I copied this HTML file to the document root of my Drupal site and then invoked that page (with a web browser or something like wget). Returning to the Drupal management screens, I checked that a node was created and that it appeared to be correct. Great! After that I keep modifying the PHP code to do more and more, until I had it working to read a file from the local file system of the web server. The final result was loadhtml.php which expects a simple ASCII file containing the name of a local file (on the web server), the title of the page and a string of three taxonomy values (which I'm not going to tell you anything about). An input file might look like:

file=050919DharmaBB_web.htm.stripped ; title=                      ; taxonomy=aaron,Dharma,2005;
file=051017DharmaBB-web.htm.stripped ; title=                      ; taxonomy=aaron,Dharma,2005;
file=Basic_Talks_01.htm.stripped     ; title=Empowerment           ; taxonomy=aaron,Dharma,2005;
file=Basic_Talks_02.htm.stripped     ; title=Aaron:                ; taxonomy=aaron,Dharma,2005;
file=Basic_Talks_06.htm.stripped     ; title=Karma and Liberation  ; taxonomy=aaron,Dharma,2005;
file=Basic_Talks_07.htm.stripped     ; title=Dharma in the Belly   ; taxonomy=aaron,Dharma,2005;

I copy this control file and the input HTML files (e.g. Basic_Talks_01.htm.stripped) to the expected directory on the web server and then invoke loadhtml.php. The program gets a list of files to process, figures out the body, title and taxonomy values and calls a function to create the Drupal pages. Wow, that was easier than all that mousing around!

In my case I had lots of existing HTML files at an old web site. They had all sorts of navigation HTML embedded in them. I wrote a Perl script to convert these files into something more Drupal-friendly. This involved stripping out the HTML headers, clean up the original HTML and find just the body of the HTML page. It also attempted to identify the 'title' of the page. I did not attempt to do everything possible... after all, I could always use the Drupal management screens to edit the HTML. Here's the Perl program (stripit.pl) to clean up the HTML.

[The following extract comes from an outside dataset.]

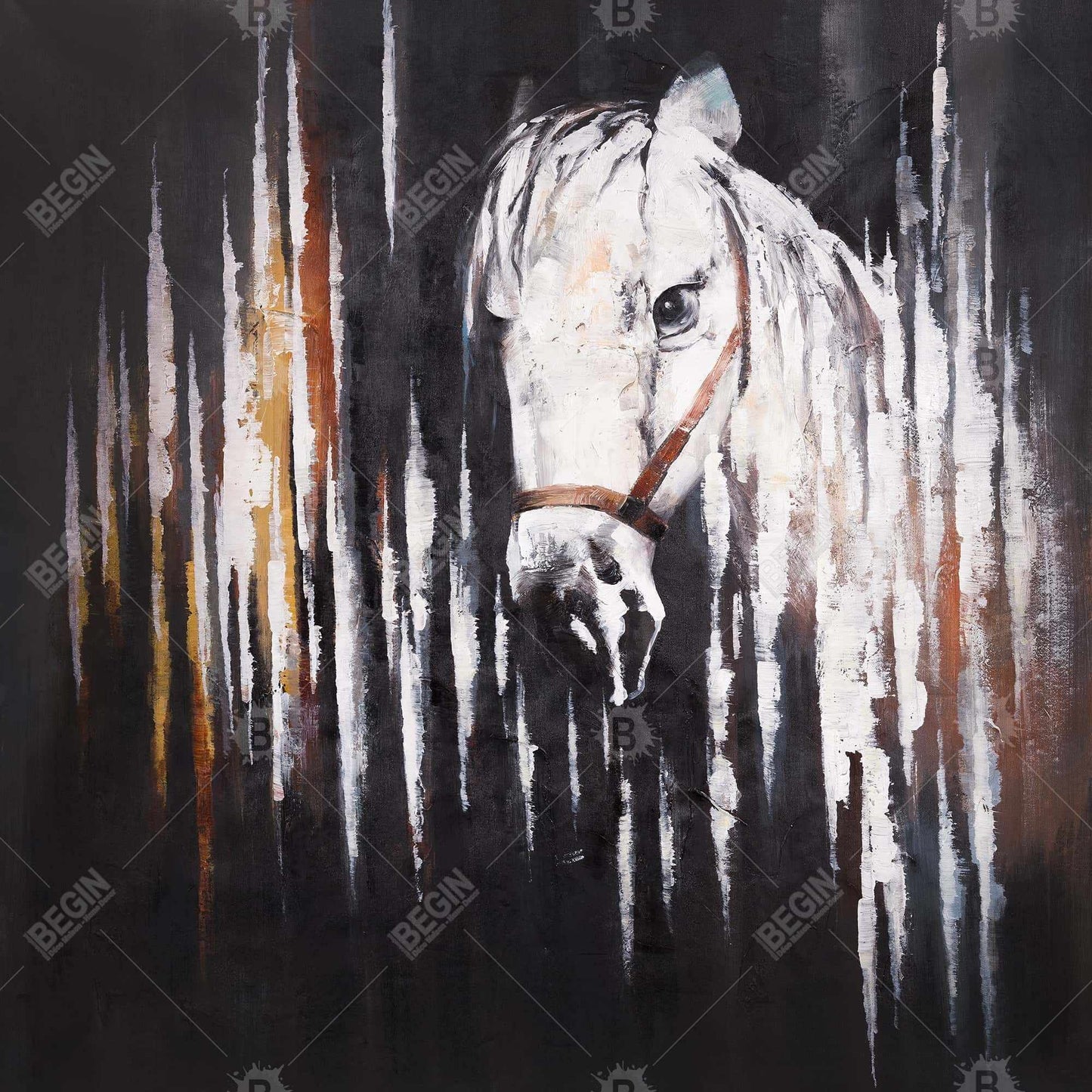 White Horse in the Dark Canvas | Rustic Bedroom Wall Decor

My last step was to write a shell script to drive the whole process. This script (not shown) did the following:

  • Create a temporary directory on my machine
  • Copy the HTML to the temporary directory
  • Invoke stripit.pl on the HTML in the temporary directory
  • Copy the stripped HTML files, the input config file and loadhtml.php to the document root of the Drupal site
  • Invoke loadhtml.php on the web site

This is certainly a thousand times faster than doing it manually. The down side was that once I had hundreds of new Drupal pages I still had piles of menus to create by hand :-(.